[EXERCISE]
With both ends included, repeat exactly the lines of the entries below from the one containing "Box with tasty" down to the one containing "Minnesota Vikings free", and no others.

--- RECORD EXTRACTS ---

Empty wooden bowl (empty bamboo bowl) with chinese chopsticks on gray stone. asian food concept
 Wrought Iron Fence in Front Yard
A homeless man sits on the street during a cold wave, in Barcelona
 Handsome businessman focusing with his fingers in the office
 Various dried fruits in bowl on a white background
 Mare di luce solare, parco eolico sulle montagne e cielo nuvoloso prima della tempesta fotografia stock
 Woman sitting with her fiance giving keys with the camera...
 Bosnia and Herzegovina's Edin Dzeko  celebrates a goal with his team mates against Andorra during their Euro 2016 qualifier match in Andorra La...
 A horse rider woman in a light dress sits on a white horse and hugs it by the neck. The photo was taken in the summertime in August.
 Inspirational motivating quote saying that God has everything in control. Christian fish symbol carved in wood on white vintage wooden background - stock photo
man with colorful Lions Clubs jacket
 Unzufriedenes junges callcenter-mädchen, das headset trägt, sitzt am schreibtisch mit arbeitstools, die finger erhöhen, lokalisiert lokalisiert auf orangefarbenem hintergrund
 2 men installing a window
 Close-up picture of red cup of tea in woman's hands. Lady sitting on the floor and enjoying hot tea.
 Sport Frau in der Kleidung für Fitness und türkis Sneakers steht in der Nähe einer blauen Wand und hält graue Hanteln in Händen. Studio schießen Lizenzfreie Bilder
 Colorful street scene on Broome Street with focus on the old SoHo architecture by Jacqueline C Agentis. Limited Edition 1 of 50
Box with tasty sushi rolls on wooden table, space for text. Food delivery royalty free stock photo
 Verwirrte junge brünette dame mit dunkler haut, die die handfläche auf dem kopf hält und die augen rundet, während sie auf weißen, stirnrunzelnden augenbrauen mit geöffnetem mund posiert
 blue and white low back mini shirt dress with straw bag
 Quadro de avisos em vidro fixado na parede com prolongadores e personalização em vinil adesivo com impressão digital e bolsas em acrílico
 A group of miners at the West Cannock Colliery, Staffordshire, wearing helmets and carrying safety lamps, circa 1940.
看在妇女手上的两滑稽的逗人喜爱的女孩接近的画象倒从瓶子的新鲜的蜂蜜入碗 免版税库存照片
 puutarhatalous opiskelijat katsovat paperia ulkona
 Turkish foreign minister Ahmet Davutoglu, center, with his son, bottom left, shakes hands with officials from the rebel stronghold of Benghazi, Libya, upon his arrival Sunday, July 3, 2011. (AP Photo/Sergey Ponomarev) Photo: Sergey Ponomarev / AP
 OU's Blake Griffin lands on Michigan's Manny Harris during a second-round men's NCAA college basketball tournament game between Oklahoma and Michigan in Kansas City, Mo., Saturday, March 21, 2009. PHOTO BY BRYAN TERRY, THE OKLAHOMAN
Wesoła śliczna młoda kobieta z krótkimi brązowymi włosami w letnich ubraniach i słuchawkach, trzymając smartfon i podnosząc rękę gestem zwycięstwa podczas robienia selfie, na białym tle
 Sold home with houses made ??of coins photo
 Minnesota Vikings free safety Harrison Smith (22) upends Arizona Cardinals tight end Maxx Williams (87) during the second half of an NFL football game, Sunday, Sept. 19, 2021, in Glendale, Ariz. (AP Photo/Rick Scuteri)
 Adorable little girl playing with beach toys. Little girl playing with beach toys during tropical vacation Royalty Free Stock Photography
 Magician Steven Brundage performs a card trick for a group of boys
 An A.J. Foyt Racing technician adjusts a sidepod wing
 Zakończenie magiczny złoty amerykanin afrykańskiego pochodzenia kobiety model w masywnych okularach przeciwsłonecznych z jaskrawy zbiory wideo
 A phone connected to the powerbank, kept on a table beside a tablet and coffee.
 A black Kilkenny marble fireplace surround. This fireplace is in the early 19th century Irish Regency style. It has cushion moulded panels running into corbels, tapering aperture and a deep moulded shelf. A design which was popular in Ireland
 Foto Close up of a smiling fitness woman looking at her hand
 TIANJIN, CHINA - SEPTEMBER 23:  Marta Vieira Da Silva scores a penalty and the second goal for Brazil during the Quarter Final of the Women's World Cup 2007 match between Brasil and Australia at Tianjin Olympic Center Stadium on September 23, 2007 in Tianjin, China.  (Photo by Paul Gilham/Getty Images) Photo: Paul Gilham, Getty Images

---

[RESULT BELOW]
Box with tasty sushi rolls on wooden table, space for text. Food delivery royalty free stock photo
 Verwirrte junge brünette dame mit dunkler haut, die die handfläche auf dem kopf hält und die augen rundet, während sie auf weißen, stirnrunzelnden augenbrauen mit geöffnetem mund posiert
 blue and white low back mini shirt dress with straw bag
 Quadro de avisos em vidro fixado na parede com prolongadores e personalização em vinil adesivo com impressão digital e bolsas em acrílico
 A group of miners at the West Cannock Colliery, Staffordshire, wearing helmets and carrying safety lamps, circa 1940.
看在妇女手上的两滑稽的逗人喜爱的女孩接近的画象倒从瓶子的新鲜的蜂蜜入碗 免版税库存照片
 puutarhatalous opiskelijat katsovat paperia ulkona
 Turkish foreign minister Ahmet Davutoglu, center, with his son, bottom left, shakes hands with officials from the rebel stronghold of Benghazi, Libya, upon his arrival Sunday, July 3, 2011. (AP Photo/Sergey Ponomarev) Photo: Sergey Ponomarev / AP
 OU's Blake Griffin lands on Michigan's Manny Harris during a second-round men's NCAA college basketball tournament game between Oklahoma and Michigan in Kansas City, Mo., Saturday, March 21, 2009. PHOTO BY BRYAN TERRY, THE OKLAHOMAN
Wesoła śliczna młoda kobieta z krótkimi brązowymi włosami w letnich ubraniach i słuchawkach, trzymając smartfon i podnosząc rękę gestem zwycięstwa podczas robienia selfie, na białym tle
 Sold home with houses made ??of coins photo
 Minnesota Vikings free safety Harrison Smith (22) upends Arizona Cardinals tight end Maxx Williams (87) during the second half of an NFL football game, Sunday, Sept. 19, 2021, in Glendale, Ariz. (AP Photo/Rick Scuteri)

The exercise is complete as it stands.